The Nara son has just captured her husband's king when she reveals her news, and the checkered board is upset by Neji's shot up from the chair, plastic pieces scattering to the ground and grass. Shikamaru's whiny irritation goes unheeded from the couple as Tenten can barely hold back tears while Neji launches into inquiries about her health and condition bordering on frantic.

In the end, she is laughing, Neji is smiling, and Shikamaru's fist hides a smile.

XI. There is a hired musician at the birth of his son – Neji wonders whose idea that was. It's excessive, certainly, and even a little annoying as the melody is overly perky and the flute is quite possibly out of tune. Then again, Neji knows next to nothing about music.
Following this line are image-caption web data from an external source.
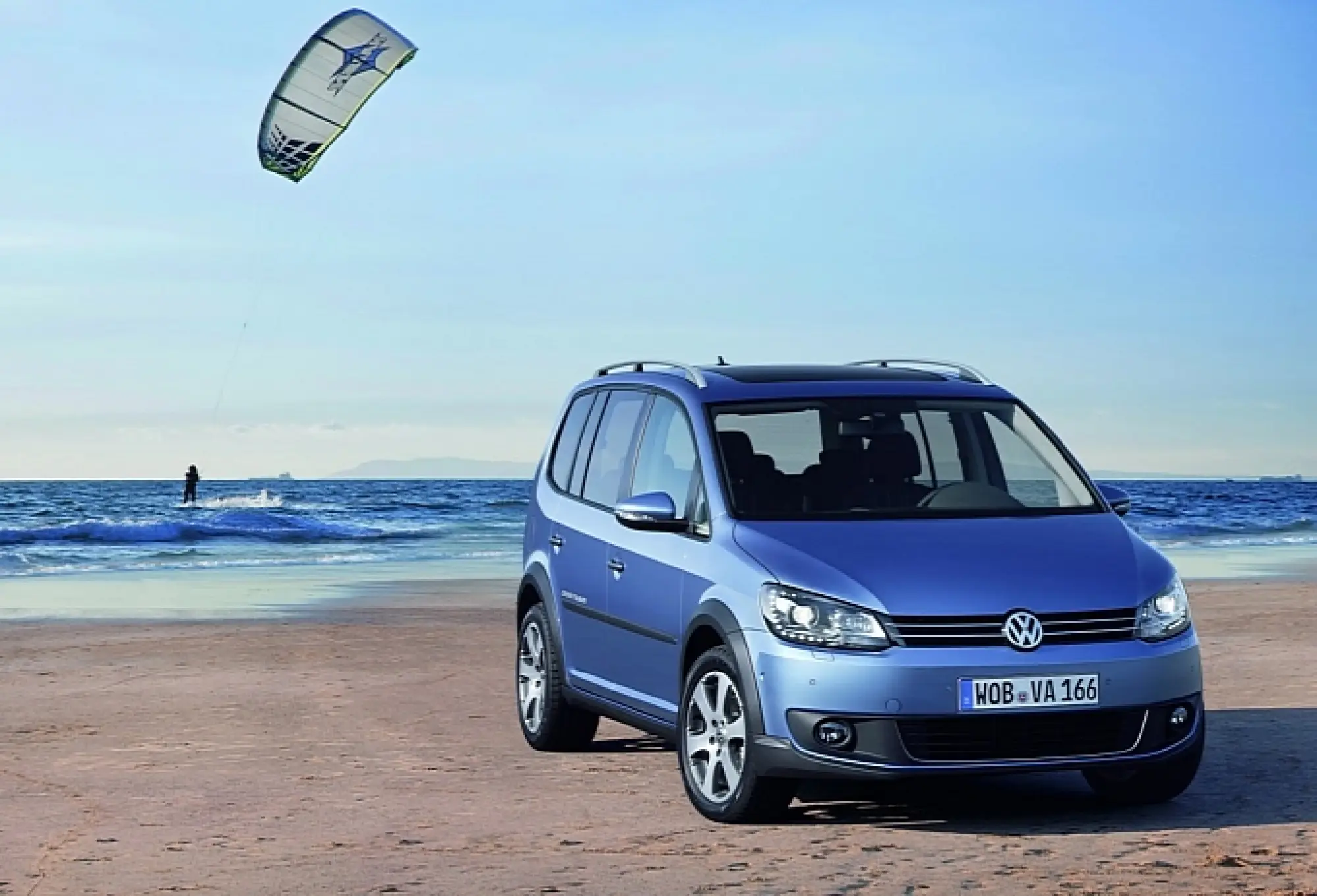 Volkswagen CrossTouran 2011 - 11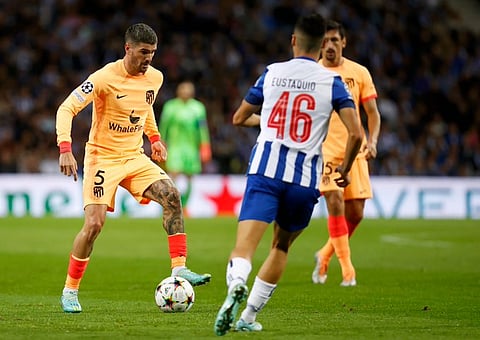 أتلتيكو مدريد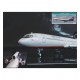 1/72 Tupolev Tu 154 Narrow-body Jet Airliner Resin kit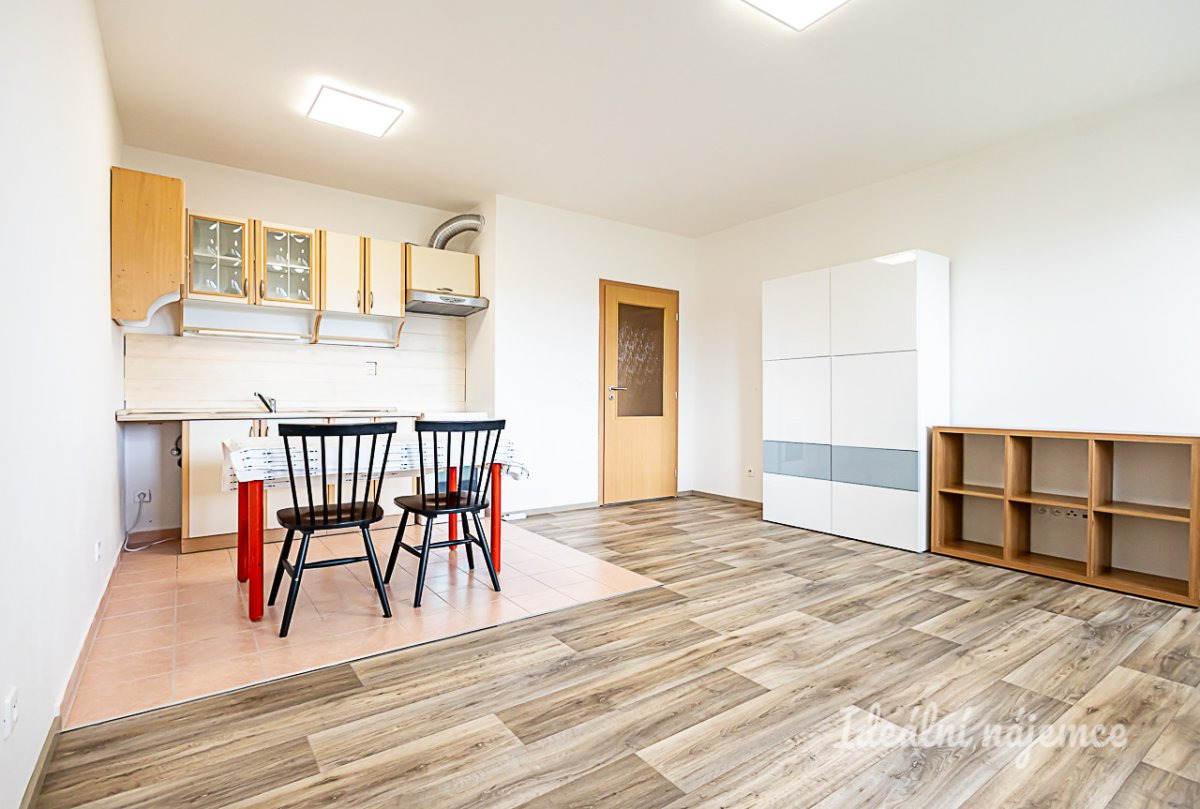 Pronájem bytu 1+kk, Boloňská, Horní Měcholupy, 32 m2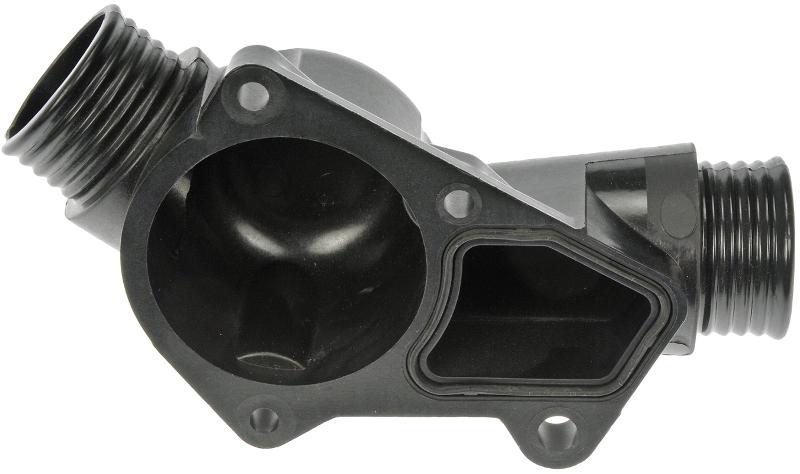 1996 BMW M3 Engine Coolant Thermostat Housing Engine Block Dorman 9025003 image 2 of 2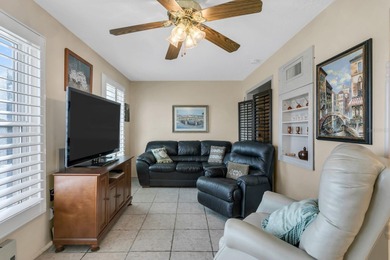 Light, Bright & Beautiful Top-Floor Corner Home in On Top of the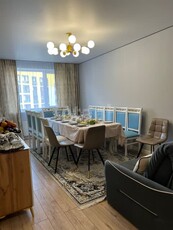 4-комн. квартира , 112м² , 7/16 этаж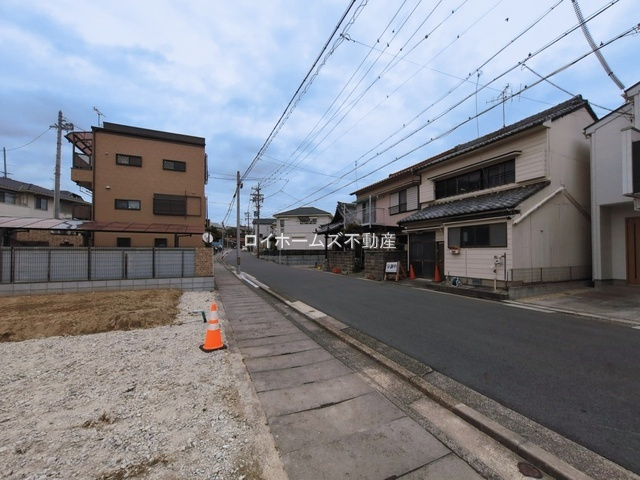  | 名古屋市緑区鳴海町字上中町16-7『仲介料無料』新築戸建て | 撮影：'26/03/06 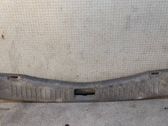 Trunk/boot sill cover protection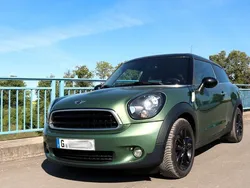Grün Gebraucht 2015 Mini Cooper D Paceman SUV | 8.900 €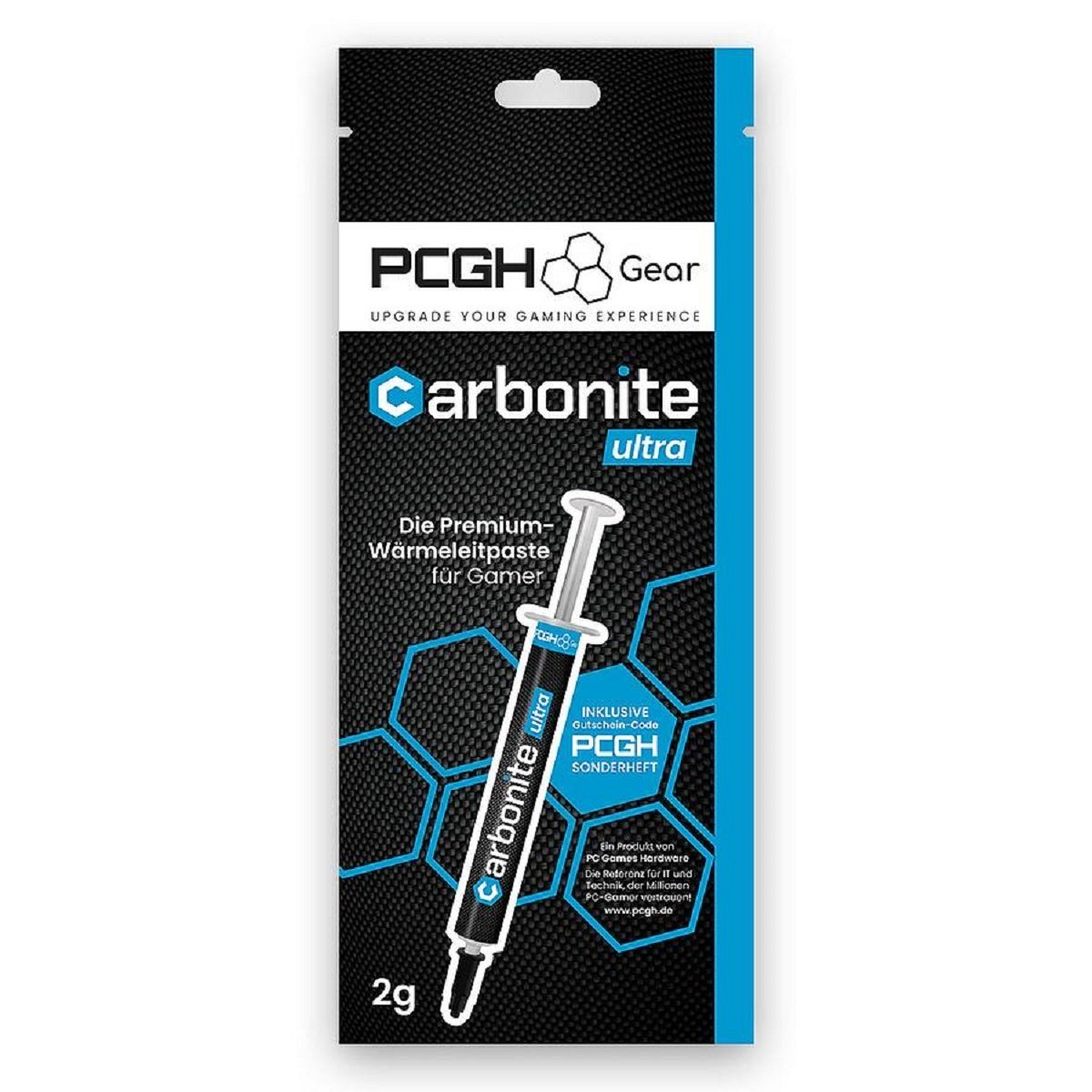 Wärmeleitpaste Carbonite Ultra 2g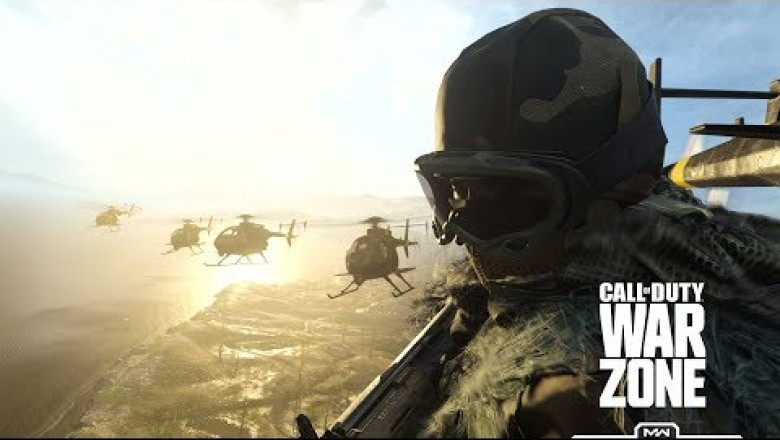 Call of Duty: Warzone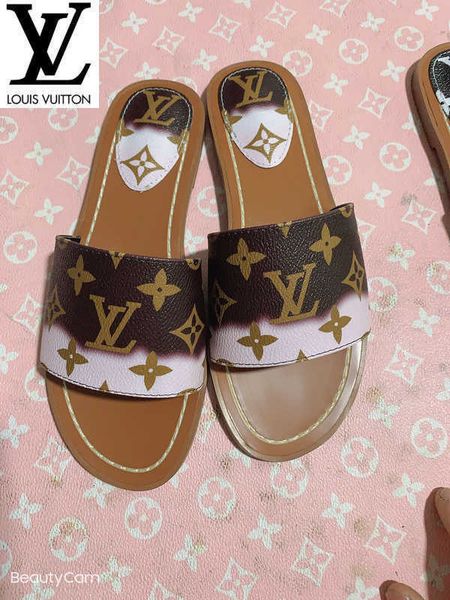 

slippers designer thongs luxury slides women casual mules handmade walking shoes tennis sandals kxct, Black;white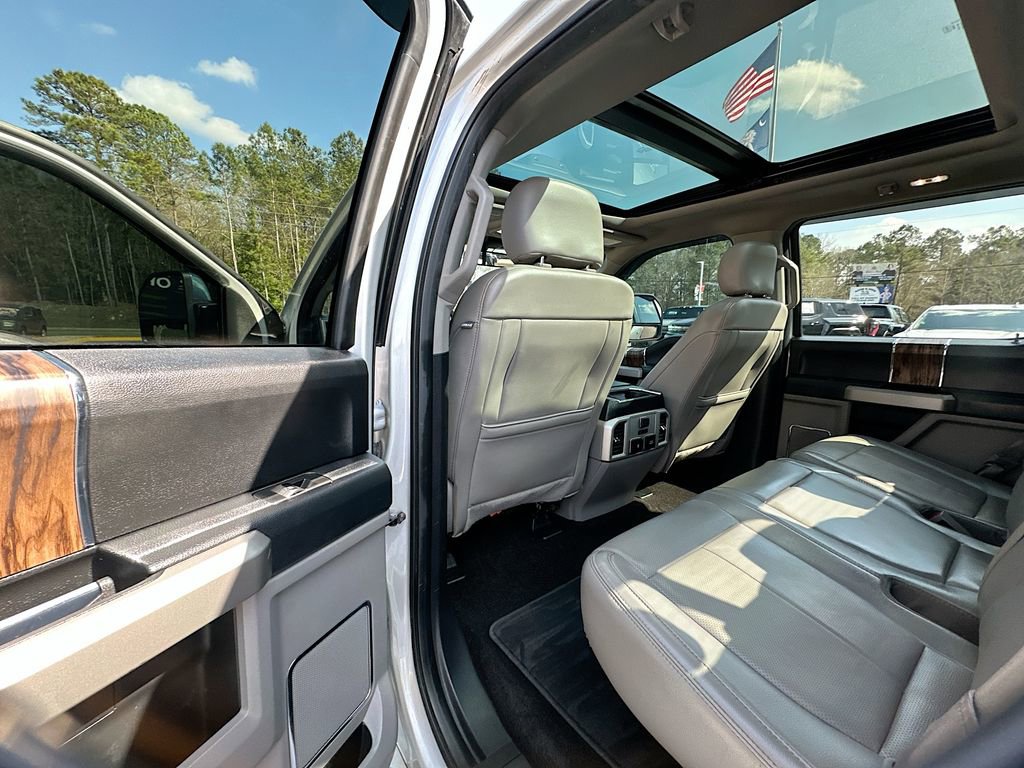 Used 2018 Ford F150 Lariat w/ Equipment Group 502A Luxury image 17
Tenten's damp hair is plastered around her face, having just come out of a battle the type with which she was entirely inexperienced. Neji can't help but hope she will be willing to engage in one or two more. He loves the sight of a tiny, fragile body in his wife's strong arms. He loves the feeling of his miniature hand in his, Tenten's fingers closed over his wrist, the connection between the nearly palpable.

He takes a moment to remember a bun-haired girl in pink but failed to recall a time when he had been without her.

Under his breath, he sends someone to pay the flutist and make them go away.

XII. The war with Akatsuki arrives, as all of them had known from the start that it would. Unknown enemies away the group of Konoha ninja assigned to the opening gambit, Neji and Tenten among them. Reverent civilians see them off, some of the drumming out a farewell beat.

In the seconds it takes for the gate to open, Tenten touches her fingers to the back of Neji's hand. Their eyes meet, unnoticed by those around them. It is not the time for words, but his message reaches her clearly enough.

They will be fine. They have a family to be here.